▶ _Work task_
Copy every line of the data that includes the string "muntjac".

▶ _Material for this exercise_
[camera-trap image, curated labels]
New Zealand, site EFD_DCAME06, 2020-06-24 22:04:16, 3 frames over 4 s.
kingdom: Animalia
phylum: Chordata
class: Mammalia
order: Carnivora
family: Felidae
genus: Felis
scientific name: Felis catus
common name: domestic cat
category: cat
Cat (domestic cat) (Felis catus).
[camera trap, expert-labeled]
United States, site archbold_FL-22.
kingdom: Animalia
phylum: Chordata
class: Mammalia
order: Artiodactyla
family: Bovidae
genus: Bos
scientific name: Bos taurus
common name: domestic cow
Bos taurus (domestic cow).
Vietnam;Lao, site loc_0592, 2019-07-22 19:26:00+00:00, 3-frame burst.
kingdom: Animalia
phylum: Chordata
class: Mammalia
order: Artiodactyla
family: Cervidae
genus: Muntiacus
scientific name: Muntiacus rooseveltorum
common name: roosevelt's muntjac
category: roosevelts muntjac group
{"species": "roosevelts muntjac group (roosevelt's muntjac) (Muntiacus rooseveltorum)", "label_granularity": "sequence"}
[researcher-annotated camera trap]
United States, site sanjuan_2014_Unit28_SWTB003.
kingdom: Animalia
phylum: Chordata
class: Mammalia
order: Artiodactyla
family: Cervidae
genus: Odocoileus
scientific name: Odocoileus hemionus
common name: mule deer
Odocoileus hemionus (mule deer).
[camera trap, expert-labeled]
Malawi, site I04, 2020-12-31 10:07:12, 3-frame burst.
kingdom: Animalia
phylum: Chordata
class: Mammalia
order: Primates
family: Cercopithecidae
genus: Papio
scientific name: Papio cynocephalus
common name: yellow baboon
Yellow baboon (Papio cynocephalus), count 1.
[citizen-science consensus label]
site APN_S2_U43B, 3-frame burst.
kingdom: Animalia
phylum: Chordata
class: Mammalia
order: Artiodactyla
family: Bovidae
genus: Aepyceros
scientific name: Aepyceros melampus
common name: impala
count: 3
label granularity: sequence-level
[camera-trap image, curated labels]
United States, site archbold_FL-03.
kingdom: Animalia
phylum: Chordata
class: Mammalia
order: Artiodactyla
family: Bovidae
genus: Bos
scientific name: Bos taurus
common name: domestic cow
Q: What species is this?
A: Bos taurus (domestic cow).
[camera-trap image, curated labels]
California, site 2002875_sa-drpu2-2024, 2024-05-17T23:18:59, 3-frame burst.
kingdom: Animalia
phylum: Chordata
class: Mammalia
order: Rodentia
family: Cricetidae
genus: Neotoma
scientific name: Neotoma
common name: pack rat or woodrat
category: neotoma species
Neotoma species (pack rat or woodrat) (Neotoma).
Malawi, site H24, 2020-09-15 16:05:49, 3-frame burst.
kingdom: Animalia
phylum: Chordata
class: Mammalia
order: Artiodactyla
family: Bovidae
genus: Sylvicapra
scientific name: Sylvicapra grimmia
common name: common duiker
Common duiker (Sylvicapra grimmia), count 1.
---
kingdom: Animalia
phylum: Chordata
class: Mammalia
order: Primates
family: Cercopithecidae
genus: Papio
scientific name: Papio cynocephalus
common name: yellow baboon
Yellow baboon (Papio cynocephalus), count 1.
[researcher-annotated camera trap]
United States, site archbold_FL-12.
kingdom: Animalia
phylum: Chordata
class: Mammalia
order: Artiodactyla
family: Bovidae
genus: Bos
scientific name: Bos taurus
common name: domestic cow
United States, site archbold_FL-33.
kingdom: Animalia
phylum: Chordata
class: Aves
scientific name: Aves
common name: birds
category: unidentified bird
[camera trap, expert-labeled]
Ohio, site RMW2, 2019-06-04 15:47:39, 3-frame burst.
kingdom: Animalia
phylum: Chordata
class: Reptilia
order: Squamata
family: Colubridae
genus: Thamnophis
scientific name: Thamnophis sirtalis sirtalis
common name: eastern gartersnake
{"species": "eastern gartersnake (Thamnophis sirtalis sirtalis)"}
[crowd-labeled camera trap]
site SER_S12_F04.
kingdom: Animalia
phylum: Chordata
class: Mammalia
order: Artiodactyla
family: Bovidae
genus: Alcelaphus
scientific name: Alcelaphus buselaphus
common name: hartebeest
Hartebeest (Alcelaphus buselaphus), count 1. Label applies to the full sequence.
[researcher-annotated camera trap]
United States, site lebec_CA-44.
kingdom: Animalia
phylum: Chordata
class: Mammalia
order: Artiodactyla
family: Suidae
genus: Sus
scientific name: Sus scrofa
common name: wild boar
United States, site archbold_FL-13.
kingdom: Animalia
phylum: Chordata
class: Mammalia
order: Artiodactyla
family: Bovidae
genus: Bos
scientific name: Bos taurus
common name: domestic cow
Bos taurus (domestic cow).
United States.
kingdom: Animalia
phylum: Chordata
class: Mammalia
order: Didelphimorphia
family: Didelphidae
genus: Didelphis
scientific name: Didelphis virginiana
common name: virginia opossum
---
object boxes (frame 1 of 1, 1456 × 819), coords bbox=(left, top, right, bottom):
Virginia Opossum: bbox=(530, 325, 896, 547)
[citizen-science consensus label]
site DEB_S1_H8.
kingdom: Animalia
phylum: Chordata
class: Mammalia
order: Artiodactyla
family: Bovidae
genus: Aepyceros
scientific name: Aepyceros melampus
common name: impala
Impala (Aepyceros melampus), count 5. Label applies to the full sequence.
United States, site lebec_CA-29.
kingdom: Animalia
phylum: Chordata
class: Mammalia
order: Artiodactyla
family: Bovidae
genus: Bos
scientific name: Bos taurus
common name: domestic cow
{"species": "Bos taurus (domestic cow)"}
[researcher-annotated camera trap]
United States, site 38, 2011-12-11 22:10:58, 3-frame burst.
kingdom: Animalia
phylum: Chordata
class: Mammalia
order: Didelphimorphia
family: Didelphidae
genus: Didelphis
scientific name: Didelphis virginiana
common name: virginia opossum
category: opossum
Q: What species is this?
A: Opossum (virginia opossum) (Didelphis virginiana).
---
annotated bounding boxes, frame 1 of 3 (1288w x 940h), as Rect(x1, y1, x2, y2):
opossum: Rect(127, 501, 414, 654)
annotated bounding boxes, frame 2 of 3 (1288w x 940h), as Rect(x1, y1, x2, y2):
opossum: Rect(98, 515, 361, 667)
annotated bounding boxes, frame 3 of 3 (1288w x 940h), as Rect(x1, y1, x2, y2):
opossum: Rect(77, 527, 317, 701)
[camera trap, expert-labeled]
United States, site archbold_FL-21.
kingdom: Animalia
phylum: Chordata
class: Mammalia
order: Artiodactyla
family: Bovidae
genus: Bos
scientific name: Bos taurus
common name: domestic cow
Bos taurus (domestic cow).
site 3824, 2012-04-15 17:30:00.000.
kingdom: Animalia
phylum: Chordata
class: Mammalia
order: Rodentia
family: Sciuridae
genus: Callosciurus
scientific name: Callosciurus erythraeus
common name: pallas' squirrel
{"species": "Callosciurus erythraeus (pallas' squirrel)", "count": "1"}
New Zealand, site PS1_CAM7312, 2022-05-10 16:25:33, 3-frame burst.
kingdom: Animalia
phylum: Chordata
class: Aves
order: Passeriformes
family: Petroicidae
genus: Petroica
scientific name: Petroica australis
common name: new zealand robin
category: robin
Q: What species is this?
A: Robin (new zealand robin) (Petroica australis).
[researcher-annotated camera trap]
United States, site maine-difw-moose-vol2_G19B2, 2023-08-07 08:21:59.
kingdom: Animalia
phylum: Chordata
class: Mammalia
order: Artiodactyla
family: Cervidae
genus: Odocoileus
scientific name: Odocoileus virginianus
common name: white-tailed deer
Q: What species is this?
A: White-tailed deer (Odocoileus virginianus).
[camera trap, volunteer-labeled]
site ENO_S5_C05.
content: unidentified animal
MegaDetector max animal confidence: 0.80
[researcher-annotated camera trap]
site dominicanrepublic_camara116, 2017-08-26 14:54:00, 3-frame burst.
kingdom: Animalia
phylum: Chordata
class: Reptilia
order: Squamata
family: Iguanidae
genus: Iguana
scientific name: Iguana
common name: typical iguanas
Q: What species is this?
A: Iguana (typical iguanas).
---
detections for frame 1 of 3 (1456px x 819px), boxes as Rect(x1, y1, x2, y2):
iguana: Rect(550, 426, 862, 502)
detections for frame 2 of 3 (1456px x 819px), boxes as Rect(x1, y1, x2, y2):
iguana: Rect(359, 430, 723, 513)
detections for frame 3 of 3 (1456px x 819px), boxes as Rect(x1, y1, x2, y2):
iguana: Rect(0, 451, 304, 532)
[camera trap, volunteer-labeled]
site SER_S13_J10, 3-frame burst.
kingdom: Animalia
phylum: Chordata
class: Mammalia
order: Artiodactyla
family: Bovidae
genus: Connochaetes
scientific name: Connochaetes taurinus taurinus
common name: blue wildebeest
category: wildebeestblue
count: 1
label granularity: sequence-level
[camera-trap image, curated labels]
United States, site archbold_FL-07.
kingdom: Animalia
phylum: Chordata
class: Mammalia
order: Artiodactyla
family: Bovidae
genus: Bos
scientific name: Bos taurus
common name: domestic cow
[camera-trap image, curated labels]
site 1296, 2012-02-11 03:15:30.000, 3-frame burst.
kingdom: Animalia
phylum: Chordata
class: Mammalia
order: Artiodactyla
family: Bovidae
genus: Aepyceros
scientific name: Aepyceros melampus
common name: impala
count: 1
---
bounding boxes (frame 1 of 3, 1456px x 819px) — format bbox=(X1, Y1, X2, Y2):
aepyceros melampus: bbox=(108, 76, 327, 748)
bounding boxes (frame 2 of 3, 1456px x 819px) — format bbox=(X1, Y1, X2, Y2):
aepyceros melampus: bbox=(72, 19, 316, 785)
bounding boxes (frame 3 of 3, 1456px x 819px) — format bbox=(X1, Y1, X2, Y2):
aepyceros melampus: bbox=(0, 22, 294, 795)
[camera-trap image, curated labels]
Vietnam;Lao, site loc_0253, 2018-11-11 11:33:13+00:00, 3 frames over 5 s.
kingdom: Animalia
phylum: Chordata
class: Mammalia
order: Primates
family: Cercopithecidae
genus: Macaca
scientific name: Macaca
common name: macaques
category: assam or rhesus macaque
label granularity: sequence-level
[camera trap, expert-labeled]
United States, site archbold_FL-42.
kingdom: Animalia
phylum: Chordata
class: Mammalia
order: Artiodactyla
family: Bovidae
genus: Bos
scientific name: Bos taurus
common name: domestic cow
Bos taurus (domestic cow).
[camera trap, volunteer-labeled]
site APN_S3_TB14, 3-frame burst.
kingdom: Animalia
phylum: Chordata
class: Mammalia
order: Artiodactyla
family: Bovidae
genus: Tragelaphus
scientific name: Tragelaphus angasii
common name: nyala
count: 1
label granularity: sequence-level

▶ _Written solution_
common name: roosevelt's muntjac
category: roosevelts muntjac group
{"species": "roosevelts muntjac group (roosevelt's muntjac) (Muntiacus rooseveltorum)", "label_granularity": "sequence"}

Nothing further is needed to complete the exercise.